- [Task item]:
This exercise asks for the whole listing to be restated exactly.
═══ Source material
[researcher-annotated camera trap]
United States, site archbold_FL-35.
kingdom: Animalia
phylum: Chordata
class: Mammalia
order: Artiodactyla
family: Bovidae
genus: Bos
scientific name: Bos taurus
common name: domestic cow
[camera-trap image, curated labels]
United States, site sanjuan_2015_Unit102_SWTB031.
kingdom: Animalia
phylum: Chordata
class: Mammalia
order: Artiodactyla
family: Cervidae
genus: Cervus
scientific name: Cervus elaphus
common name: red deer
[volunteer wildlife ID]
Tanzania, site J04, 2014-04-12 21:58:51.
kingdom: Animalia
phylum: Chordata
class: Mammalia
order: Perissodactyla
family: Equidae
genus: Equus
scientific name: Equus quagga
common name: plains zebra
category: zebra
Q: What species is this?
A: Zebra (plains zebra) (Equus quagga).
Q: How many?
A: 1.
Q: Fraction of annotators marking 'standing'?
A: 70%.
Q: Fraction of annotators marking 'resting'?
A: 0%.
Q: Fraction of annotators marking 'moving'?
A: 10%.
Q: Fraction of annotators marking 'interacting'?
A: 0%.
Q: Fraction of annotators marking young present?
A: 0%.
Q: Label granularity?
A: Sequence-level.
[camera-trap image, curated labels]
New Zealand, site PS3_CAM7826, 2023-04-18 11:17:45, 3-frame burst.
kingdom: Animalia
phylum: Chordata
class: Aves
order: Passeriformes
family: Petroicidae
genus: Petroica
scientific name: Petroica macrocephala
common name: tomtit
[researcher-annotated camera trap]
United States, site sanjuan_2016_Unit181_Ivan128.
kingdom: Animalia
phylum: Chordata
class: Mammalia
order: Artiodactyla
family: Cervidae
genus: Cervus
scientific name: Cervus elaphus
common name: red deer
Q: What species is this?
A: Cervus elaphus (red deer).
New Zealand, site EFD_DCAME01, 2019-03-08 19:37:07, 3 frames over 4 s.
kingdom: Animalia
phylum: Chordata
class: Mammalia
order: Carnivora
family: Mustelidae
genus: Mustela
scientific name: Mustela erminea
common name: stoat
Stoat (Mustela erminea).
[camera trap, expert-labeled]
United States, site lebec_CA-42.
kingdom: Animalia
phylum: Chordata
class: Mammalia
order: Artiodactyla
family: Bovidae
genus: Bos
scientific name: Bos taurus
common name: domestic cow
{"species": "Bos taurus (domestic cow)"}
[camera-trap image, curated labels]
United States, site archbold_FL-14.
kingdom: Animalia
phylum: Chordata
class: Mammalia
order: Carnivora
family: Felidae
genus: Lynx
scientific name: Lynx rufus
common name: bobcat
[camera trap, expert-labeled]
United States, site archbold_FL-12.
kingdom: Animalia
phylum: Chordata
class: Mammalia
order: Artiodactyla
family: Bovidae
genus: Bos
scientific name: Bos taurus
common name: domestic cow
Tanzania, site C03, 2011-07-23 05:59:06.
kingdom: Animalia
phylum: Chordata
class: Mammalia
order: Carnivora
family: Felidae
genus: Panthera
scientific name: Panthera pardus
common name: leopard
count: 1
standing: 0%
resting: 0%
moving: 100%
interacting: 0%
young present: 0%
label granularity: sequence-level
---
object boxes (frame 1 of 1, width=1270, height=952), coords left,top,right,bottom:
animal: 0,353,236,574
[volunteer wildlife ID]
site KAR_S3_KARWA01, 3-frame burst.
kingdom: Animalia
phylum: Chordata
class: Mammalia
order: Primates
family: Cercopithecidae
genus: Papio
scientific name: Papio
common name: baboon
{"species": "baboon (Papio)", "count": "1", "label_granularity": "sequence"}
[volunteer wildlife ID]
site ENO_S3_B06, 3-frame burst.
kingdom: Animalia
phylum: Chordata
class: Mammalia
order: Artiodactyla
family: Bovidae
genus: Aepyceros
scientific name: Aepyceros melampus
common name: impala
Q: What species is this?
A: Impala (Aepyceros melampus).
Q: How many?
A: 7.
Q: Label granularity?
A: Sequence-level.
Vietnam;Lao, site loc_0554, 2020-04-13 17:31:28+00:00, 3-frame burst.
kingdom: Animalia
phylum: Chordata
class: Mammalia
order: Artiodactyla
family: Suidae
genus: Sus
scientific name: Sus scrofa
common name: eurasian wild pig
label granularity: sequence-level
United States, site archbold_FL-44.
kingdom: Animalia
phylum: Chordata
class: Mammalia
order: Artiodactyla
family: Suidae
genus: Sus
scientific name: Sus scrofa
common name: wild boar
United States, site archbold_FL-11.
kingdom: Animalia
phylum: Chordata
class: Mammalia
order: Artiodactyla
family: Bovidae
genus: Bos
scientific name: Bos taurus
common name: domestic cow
══════
- [Task solution]:
[researcher-annotated camera trap]
United States, site archbold_FL-35.
kingdom: Animalia
phylum: Chordata
class: Mammalia
order: Artiodactyla
family: Bovidae
genus: Bos
scientific name: Bos taurus
common name: domestic cow
[camera-trap image, curated labels]
United States, site sanjuan_2015_Unit102_SWTB031.
kingdom: Animalia
phylum: Chordata
class: Mammalia
order: Artiodactyla
family: Cervidae
genus: Cervus
scientific name: Cervus elaphus
common name: red deer
[volunteer wildlife ID]
Tanzania, site J04, 2014-04-12 21:58:51.
kingdom: Animalia
phylum: Chordata
class: Mammalia
order: Perissodactyla
family: Equidae
genus: Equus
scientific name: Equus quagga
common name: plains zebra
category: zebra
Q: What species is this?
A: Zebra (plains zebra) (Equus quagga).
Q: How many?
A: 1.
Q: Fraction of annotators marking 'standing'?
A: 70%.
Q: Fraction of annotators marking 'resting'?
A: 0%.
Q: Fraction of annotators marking 'moving'?
A: 10%.
Q: Fraction of annotators marking 'interacting'?
A: 0%.
Q: Fraction of annotators marking young present?
A: 0%.
Q: Label granularity?
A: Sequence-level.
[camera-trap image, curated labels]
New Zealand, site PS3_CAM7826, 2023-04-18 11:17:45, 3-frame burst.
kingdom: Animalia
phylum: Chordata
class: Aves
order: Passeriformes
family: Petroicidae
genus: Petroica
scientific name: Petroica macrocephala
common name: tomtit
[researcher-annotated camera trap]
United States, site sanjuan_2016_Unit181_Ivan128.
kingdom: Animalia
phylum: Chordata
class: Mammalia
order: Artiodactyla
family: Cervidae
genus: Cervus
scientific name: Cervus elaphus
common name: red deer
Q: What species is this?
A: Cervus elaphus (red deer).
New Zealand, site EFD_DCAME01, 2019-03-08 19:37:07, 3 frames over 4 s.
kingdom: Animalia
phylum: Chordata
class: Mammalia
order: Carnivora
family: Mustelidae
genus: Mustela
scientific name: Mustela erminea
common name: stoat
Stoat (Mustela erminea).
[camera trap, expert-labeled]
United States, site lebec_CA-42.
kingdom: Animalia
phylum: Chordata
class: Mammalia
order: Artiodactyla
family: Bovidae
genus: Bos
scientific name: Bos taurus
common name: domestic cow
{"species": "Bos taurus (domestic cow)"}
[camera-trap image, curated labels]
United States, site archbold_FL-14.
kingdom: Animalia
phylum: Chordata
class: Mammalia
order: Carnivora
family: Felidae
genus: Lynx
scientific name: Lynx rufus
common name: bobcat
[camera trap, expert-labeled]
United States, site archbold_FL-12.
kingdom: Animalia
phylum: Chordata
class: Mammalia
order: Artiodactyla
family: Bovidae
genus: Bos
scientific name: Bos taurus
common name: domestic cow
Tanzania, site C03, 2011-07-23 05:59:06.
kingdom: Animalia
phylum: Chordata
class: Mammalia
order: Carnivora
family: Felidae
genus: Panthera
scientific name: Panthera pardus
common name: leopard
count: 1
standing: 0%
resting: 0%
moving: 100%
interacting: 0%
young present: 0%
label granularity: sequence-level
---
object boxes (frame 1 of 1, width=1270, height=952), coords left,top,right,bottom:
animal: 0,353,236,574
[volunteer wildlife ID]
site KAR_S3_KARWA01, 3-frame burst.
kingdom: Animalia
phylum: Chordata
class: Mammalia
order: Primates
family: Cercopithecidae
genus: Papio
scientific name: Papio
common name: baboon
{"species": "baboon (Papio)", "count": "1", "label_granularity": "sequence"}
[volunteer wildlife ID]
site ENO_S3_B06, 3-frame burst.
kingdom: Animalia
phylum: Chordata
class: Mammalia
order: Artiodactyla
family: Bovidae
genus: Aepyceros
scientific name: Aepyceros melampus
common name: impala
Q: What species is this?
A: Impala (Aepyceros melampus).
Q: How many?
A: 7.
Q: Label granularity?
A: Sequence-level.
Vietnam;Lao, site loc_0554, 2020-04-13 17:31:28+00:00, 3-frame burst.
kingdom: Animalia
phylum: Chordata
class: Mammalia
order: Artiodactyla
family: Suidae
genus: Sus
scientific name: Sus scrofa
common name: eurasian wild pig
label granularity: sequence-level
United States, site archbold_FL-44.
kingdom: Animalia
phylum: Chordata
class: Mammalia
order: Artiodactyla
family: Suidae
genus: Sus
scientific name: Sus scrofa
common name: wild boar
United States, site archbold_FL-11.
kingdom: Animalia
phylum: Chordata
class: Mammalia
order: Artiodactyla
family: Bovidae
genus: Bos
scientific name: Bos taurus
common name: domestic cow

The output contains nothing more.